Низкая хмарь глушит топот маршевых рот, направляемых на погрузку в баржи…
Суток пятеро я провел в Котласе, выстаивая положенные часы в охране артиллерийских складов. Заваливался на нары в положенное время. Получал супец-кондер из сушеной воблы. Отоспался, отъелся даже. Приволье настоящее после буксира и палубы в крови!
Только начала одолевать тоска. Не житье мне в Котласе. По тылам тому не житье, кто фронта хлебнул.
В хозяйстве тоже так. На пашне, на покосе вымотаешься, к вечеру ни рукой, ни ногой, зато в душе покой. Что мог, сделал, чего не мог — за это не судите, люди! Устаток мужику нужен, чтобы на мир прямо смотреть и ни перед кем не опускать глаз. Та усталость нужна, после которой понимаешь себя человеком, по земле ступаешь с достоинством: эй, дорогу, работник идет!
Работник, он всегда работник: в поле за плугом и в карауле под штыком.
Подался я на пристань. Шла погрузка. Часовой было сунулся, я тельняшку ему показал, рванув пуговки гимнастерки: «Своих не признал?» Недоглядел часовой — прыг я на отчалившую, заполненную бойцами баржу.
* * *
Ольховые куртины, сыпавшие заржавленный лист, подтекли сине-белой дымкой. К этому смирному утру туманец легкий бывал в деревне очень кстати: пахло соломой, натрушенной с возов, на шершавые листья лопухов выступала испарина, и солнце плавало в облаке, на облаке и подымалось над деревней, суля погожий денек. Таким утром выйдешь на крыльцо: воздух легкий, ласковый, бодрящий, от него радостно и светло…
— Капуста тебе в нос, не высовывайся, — заорал Ширяев.
Я вздрогнул, унырнул головой под куст.
Заплывает низинный луг белой дымкой, но то не туман, то гарь пороховая.
— Короткими перебежками-и-и! — раздалась команда.

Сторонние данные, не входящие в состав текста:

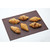 KitchenCraft Silicone Baking Sheet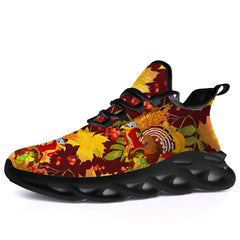 Thanksgiving Shoes,Personalized Sneakers,Gifts for Women Men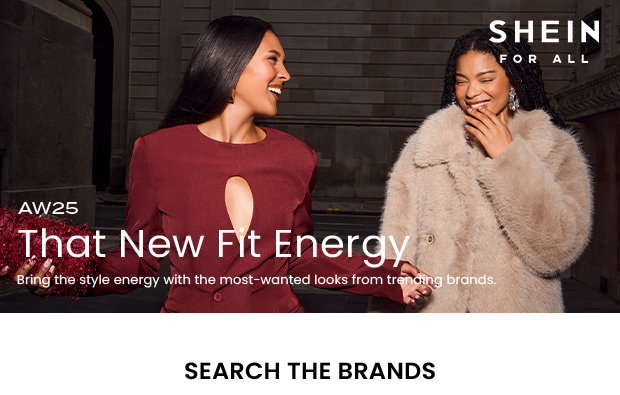 That New Fit Energy
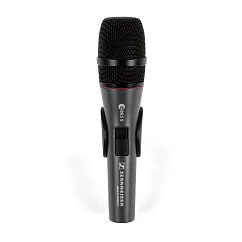 Микрофон вокальный Sennheiser E865 S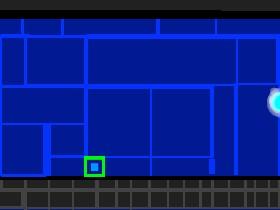 Geometry Dash 1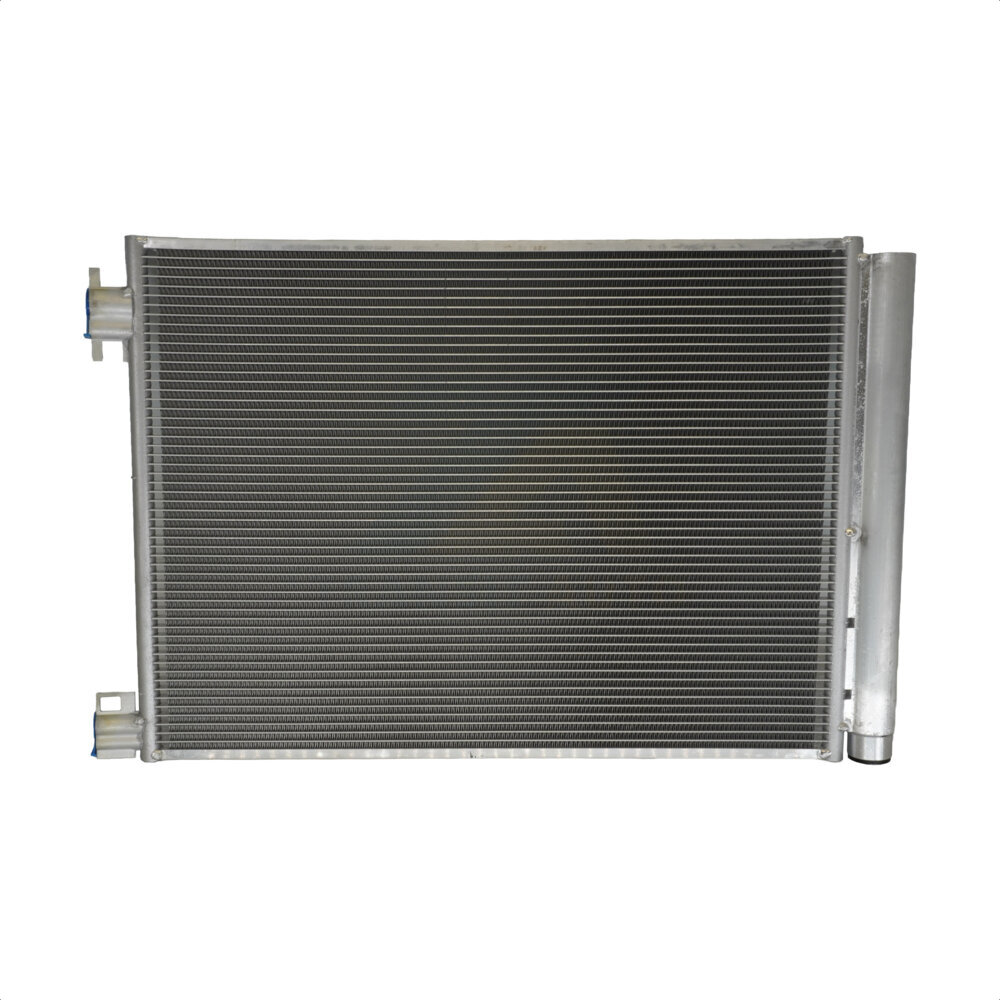 Glacier Blast GLB-NI30121 A/C Condenser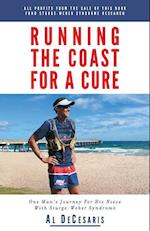 Running the Coast for a Cure
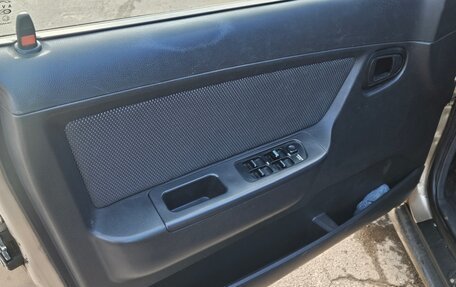 Daewoo Nexia I рестайлинг, 2012 год, 185 000 рублей, 9 фотография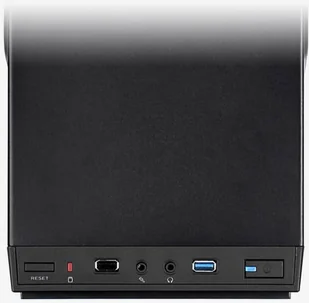 Thermaltake Versa H24 - Black (CA-1C1-00M1NN-00) - Obudowy komputerowe - miniaturka - grafika 8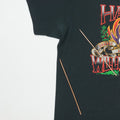 1989 Hank Williams Jr Tour Shirt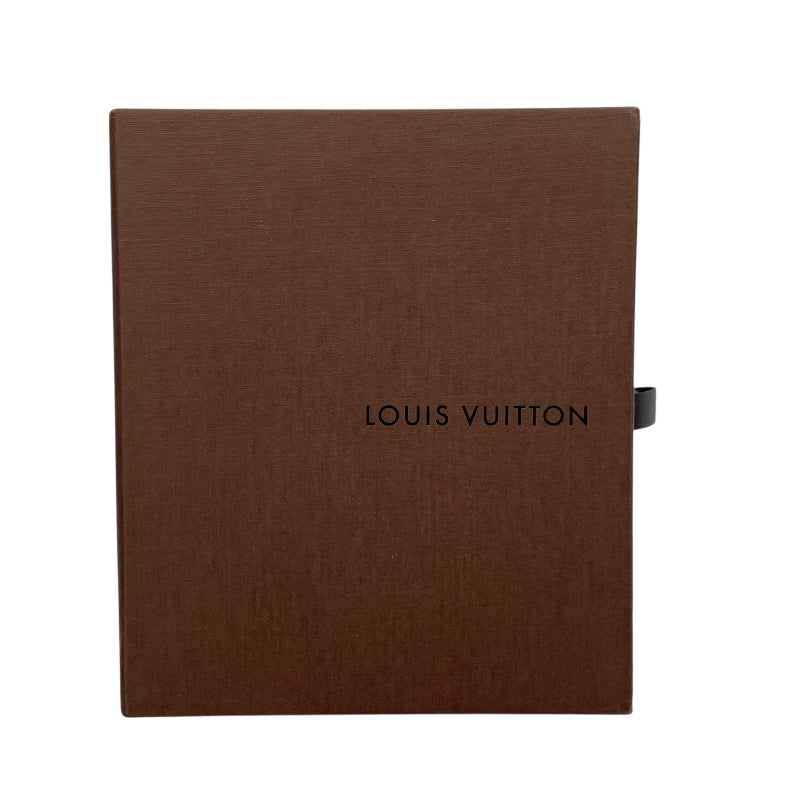 ルイ・ヴィトン LOUIS VUITTON ストラップ ブラウン モノグラムキャンバス レディース ストラップ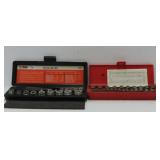 K D Bushing Remover and Hanson Extractors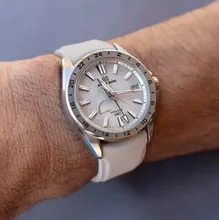 Avis clients – Bracelet caoutchouc FKM 20 à 22 mm Omega Tudor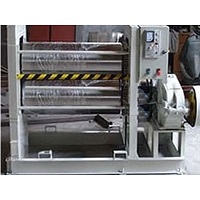 High-Precision Composite Plate Rolling Machine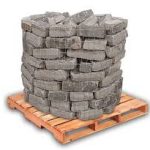 Galaxy Grey Tumbled Edging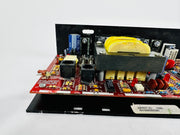 Lower Control Boards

Ширяева будто пружина подкинула: пригнувшись, помчался луговиной. Резанул пулемет. Ширяев упал, откатился в сторону, в аккурат под прикрытие осоковых кочек.
Моя очередь на перебежку.
Чего уж, сам винтовку взял! Сорвался я с места. Бегу впритирку к кустам. Пули жигают вокруг, как осы. На, возьми, леший… Штыком задел за куст. На всем ходу меня развернуло в обратную сторону. Топчусь у куста. Бац! Залепило пулей — приклад в щепки.
Со злости на себя реветь готов. И-их, небось как Ширяев, то пули мимо, а как я, то и винтовка вдребезги.
Рябой дюжий парень с полами шинели, подоткнутыми за ремень по-бабьи, словно подол сарафана, плюхнулся рядом:
— Ляг! Не выставляйся!
— Чего сам не в свой взвод затесался? — я ему в ответ. — Указывает еще… Откуда такой?
— Мы-то? Из Вологды. Про Кирики-Улиты слыхал?